LIST OF TASKS:
**a.** Decide whether each statement agrees with the reader comments. Answer yes or no, and quote the words from the comments that settle it.
(i) Neela Bettridge considers the debt not to be real.
(ii) Dawna Jones says sustainability policy built on fear is likely to be compliance driven and short term.
(iii) Neela Bettridge names Vietnam and Chile among the new economies.
**b.** Reproduce the reader comments from "True innovations in" to "and creative solutions.", without changing a word.
**c.** Answer these questions from the reader comments:
(i) Where is Dawna Jones located?
(ii) In which newspaper does the comment place Galbraith?
(iii) Whose bonds also had a very low interest rate 12 months ago?

Dawna Jones Vancouver, B.C.

True innovations in sustainability require belief and optimism with a sound dose of pragmatism. Sustainability policy, innovations etc. built on fear is likely to be compliance driven and short term. Sustainability based on belief and optimism is more likely to create long term and creative solutions.

Neela Bettridge London

Hi Max - We suffer from pro-cyclical rhetoric: too much doubt and fear now, just as there was too much irrational exuberance during the boom. Commentators talk far too much about money and far too little about real businesses and real people. If businesses are sufficiently creative, we can trade our way through - and there are fantastic opportunities in the globalised trading world, with the exciting rise of new economies (like Vietnam and Chile as well as India, China etc). My only point of disagreement is that the I'm afraid the debt IS real. In the west we are living way beyond our means and have to reduce our deficits. As and when China wants to let its currency appreciate and/or worry about getting the money back that it's lent us, we'll find it hard to borrow and hard to repay what we owe. Galbraith in the Washington Post is hopelessly complacent: so what if US bonds have a v low interest rate at the moment? So did Greece's 12 months ago! A little bit of fear about debt would be good; but you're right that optimism about trade and innovation is the real way out.

MATERIAL SHOWN:

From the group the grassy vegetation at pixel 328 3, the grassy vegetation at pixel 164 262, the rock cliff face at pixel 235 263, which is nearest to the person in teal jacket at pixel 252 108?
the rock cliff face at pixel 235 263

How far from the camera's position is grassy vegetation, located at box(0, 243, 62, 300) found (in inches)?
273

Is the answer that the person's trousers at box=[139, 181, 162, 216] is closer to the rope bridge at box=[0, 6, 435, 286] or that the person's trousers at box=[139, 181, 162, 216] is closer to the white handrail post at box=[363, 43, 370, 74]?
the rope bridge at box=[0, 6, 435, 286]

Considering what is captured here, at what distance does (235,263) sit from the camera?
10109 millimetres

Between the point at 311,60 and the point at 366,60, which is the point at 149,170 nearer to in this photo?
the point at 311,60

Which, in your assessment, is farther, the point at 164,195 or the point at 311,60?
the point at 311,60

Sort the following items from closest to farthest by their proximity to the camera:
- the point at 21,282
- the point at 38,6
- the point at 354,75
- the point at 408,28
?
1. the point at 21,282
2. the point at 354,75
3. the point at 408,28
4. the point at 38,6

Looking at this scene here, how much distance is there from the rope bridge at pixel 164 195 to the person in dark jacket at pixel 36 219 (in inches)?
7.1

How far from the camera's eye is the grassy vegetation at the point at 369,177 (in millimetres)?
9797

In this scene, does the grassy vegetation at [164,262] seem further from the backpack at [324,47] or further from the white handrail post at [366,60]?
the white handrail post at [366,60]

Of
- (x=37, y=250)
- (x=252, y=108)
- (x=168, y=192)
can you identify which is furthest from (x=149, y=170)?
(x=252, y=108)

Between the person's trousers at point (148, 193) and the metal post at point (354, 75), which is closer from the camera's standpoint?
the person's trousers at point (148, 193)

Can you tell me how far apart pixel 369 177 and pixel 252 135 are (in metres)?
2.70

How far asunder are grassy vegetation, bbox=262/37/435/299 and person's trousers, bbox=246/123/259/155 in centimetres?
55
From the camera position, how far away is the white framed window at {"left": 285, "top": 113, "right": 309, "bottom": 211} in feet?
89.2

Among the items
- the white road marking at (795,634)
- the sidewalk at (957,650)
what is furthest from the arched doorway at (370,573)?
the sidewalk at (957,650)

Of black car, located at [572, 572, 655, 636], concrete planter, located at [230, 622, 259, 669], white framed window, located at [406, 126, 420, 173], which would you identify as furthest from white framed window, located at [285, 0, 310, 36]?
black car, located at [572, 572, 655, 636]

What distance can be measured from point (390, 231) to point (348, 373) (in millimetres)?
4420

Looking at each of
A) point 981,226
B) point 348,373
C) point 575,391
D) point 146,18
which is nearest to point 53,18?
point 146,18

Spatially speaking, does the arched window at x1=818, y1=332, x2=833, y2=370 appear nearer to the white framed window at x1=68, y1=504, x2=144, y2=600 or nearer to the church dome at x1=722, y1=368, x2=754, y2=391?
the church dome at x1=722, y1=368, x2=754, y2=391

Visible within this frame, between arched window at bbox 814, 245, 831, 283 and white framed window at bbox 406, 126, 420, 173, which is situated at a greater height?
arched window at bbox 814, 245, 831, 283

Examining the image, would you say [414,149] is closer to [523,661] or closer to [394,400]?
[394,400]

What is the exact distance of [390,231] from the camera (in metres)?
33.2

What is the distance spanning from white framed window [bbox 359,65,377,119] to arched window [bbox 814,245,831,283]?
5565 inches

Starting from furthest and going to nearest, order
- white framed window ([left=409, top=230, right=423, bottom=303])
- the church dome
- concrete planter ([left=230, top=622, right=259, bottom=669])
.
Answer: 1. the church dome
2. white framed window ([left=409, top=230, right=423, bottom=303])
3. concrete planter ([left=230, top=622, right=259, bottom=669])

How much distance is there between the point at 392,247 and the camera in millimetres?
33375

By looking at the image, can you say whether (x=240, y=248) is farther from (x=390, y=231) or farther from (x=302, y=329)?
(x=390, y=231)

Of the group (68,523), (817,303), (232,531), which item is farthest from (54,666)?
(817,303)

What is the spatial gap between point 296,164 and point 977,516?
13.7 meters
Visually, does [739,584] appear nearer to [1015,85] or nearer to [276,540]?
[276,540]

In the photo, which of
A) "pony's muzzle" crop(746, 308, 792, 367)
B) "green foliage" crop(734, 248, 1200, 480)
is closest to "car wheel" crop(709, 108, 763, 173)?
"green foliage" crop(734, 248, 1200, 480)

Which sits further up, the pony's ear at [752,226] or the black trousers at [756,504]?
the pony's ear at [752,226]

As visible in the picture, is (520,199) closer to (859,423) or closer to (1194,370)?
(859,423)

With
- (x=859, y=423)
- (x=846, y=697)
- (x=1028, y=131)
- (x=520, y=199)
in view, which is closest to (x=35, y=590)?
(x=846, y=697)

ANSWERS FOR THE EXERCISE:
**a.**
(i) No: "I'm afraid the debt IS real."
(ii) Yes: "Sustainability policy, innovations etc. built on fear is likely to be compliance driven and short term."
(iii) Yes: "like Vietnam and Chile as well as India, China etc"

**b.**
True innovations in sustainability require belief and optimism with a sound dose of pragmatism. Sustainability policy, innovations etc. built on fear is likely to be compliance driven and short term. Sustainability based on belief and optimism is more likely to create long term and creative solutions.

**c.**
(i) Vancouver, B.C.
(ii) The Washington Post
(iii) Greece's